> [DOCUMENT PASSAGE]
▼
Skip to content

Art Beat: Fresh take on trail loops

Musical artists Andrew Bate and Matthew Lovegrove performed an hour-long set of meditative melodies on Sept. 1 during an open-air concert in the Oxygen Trail Forest on the slopes of Mount Elphinstone.
aart-beat-andrew-bate
Percussionist Andrew Bate plays the rain stick during a plein-air forest concert above Roberts Creek sponsored by the Living Forest Institute on September 1.

Musical artists Andrew Bate and Matthew Lovegrove performed an hour-long set of meditative melodies on Sept. 1 during an open-air concert in the Oxygen Trail Forest on the slopes of Mount Elphinstone. The event was organized by the Living Forest Institute to draw public attention to the neighbouring Water Protection Forest that was recently sold to a logging company by BC Timber Sales. 

Nearly 50 spectators hiked for 20 minutes through the brush to reach the moss-lined natural amphitheatre where Bate and Lovegrove blended acoustic guitar, deftly-harmonized vocals and looped electronic textures. 

Actors, playwright read Off the Page 

The Off the Page play-reading series — founded by onetime Granthams Landing literary giant David King and now led by Peter Hill, Pamela Girone, and Anthony Paré — picks up again this month with the start of a new season. 

Peter Hill’s play 1983 — a Merman I should turn to be will be dramatized by readers Melissah Charboneau, Steve Schwabl, Lisa Furfado and Justin Huston at the Heritage Playhouse in Gibsons on Sept. 22. 

Hill is a retired English teacher who taught literature and creative writing in Vancouver over three decades. During his teaching career, Hill was the co-director of a number of Shakespeare’s plays and wrote several of his own, but never had the opportunity to present them in public.
▲
> [COLLECTED MATERIAL]
▼
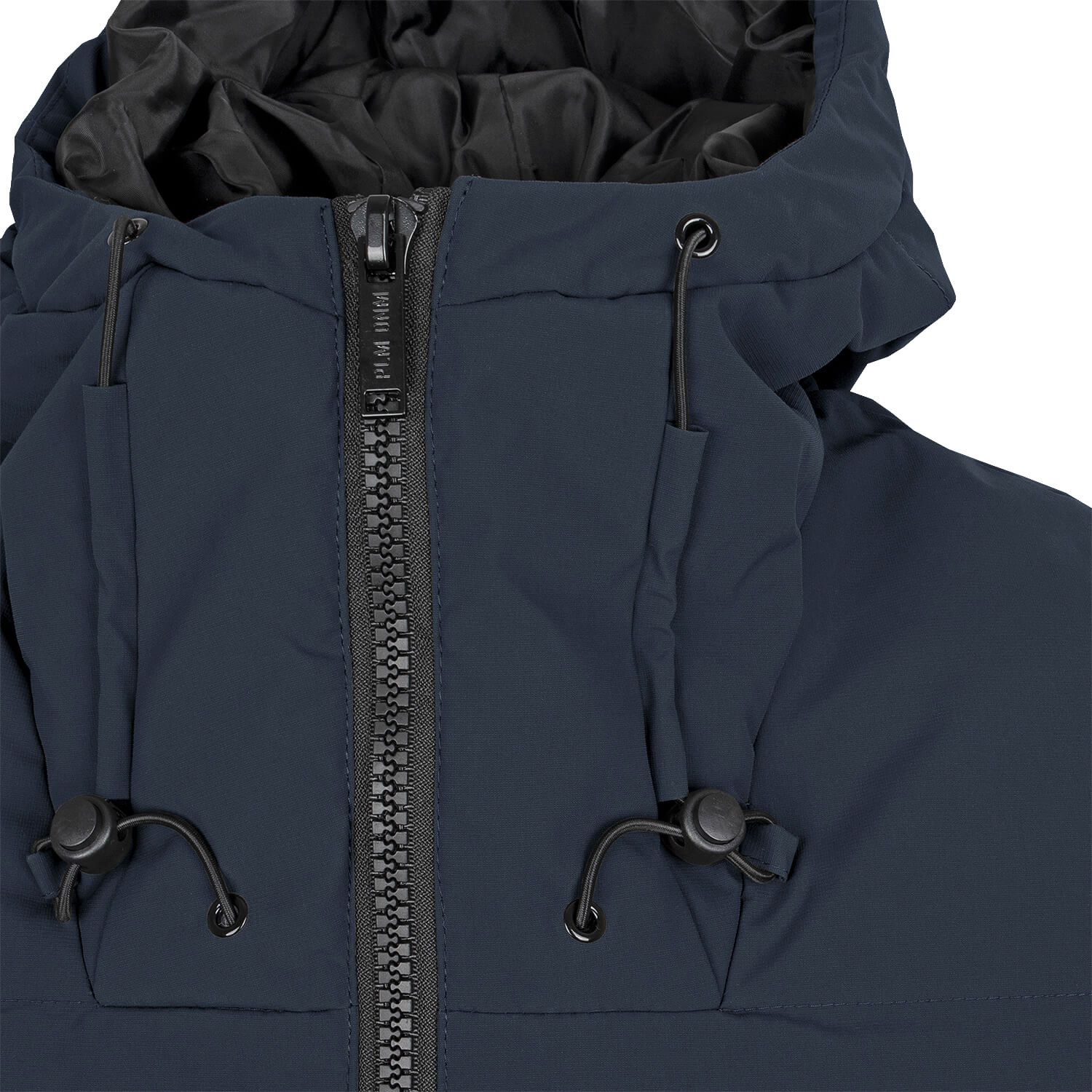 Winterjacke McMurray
▲
> [EXERCISES]
1. Name every reader who will dramatize Peter Hill's play at the Heritage Playhouse, according to the Art Beat column.
2. Reproduce the passage of the Art Beat column starting with "Nearly 50 spectators" and going on through "on Sept. 22.".

> [ANSWERS FOR THE TASKS]
1. Melissah Charboneau, Steve Schwabl, Lisa Furfado, Justin Huston

2.
Nearly 50 spectators hiked for 20 minutes through the brush to reach the moss-lined natural amphitheatre where Bate and Lovegrove blended acoustic guitar, deftly-harmonized vocals and looped electronic textures. 

Actors, playwright read Off the Page 

The Off the Page play-reading series — founded by onetime Granthams Landing literary giant David King and now led by Peter Hill, Pamela Girone, and Anthony Paré — picks up again this month with the start of a new season. 

Peter Hill’s play 1983 — a Merman I should turn to be will be dramatized by readers Melissah Charboneau, Steve Schwabl, Lisa Furfado and Justin Huston at the Heritage Playhouse in Gibsons on Sept. 22.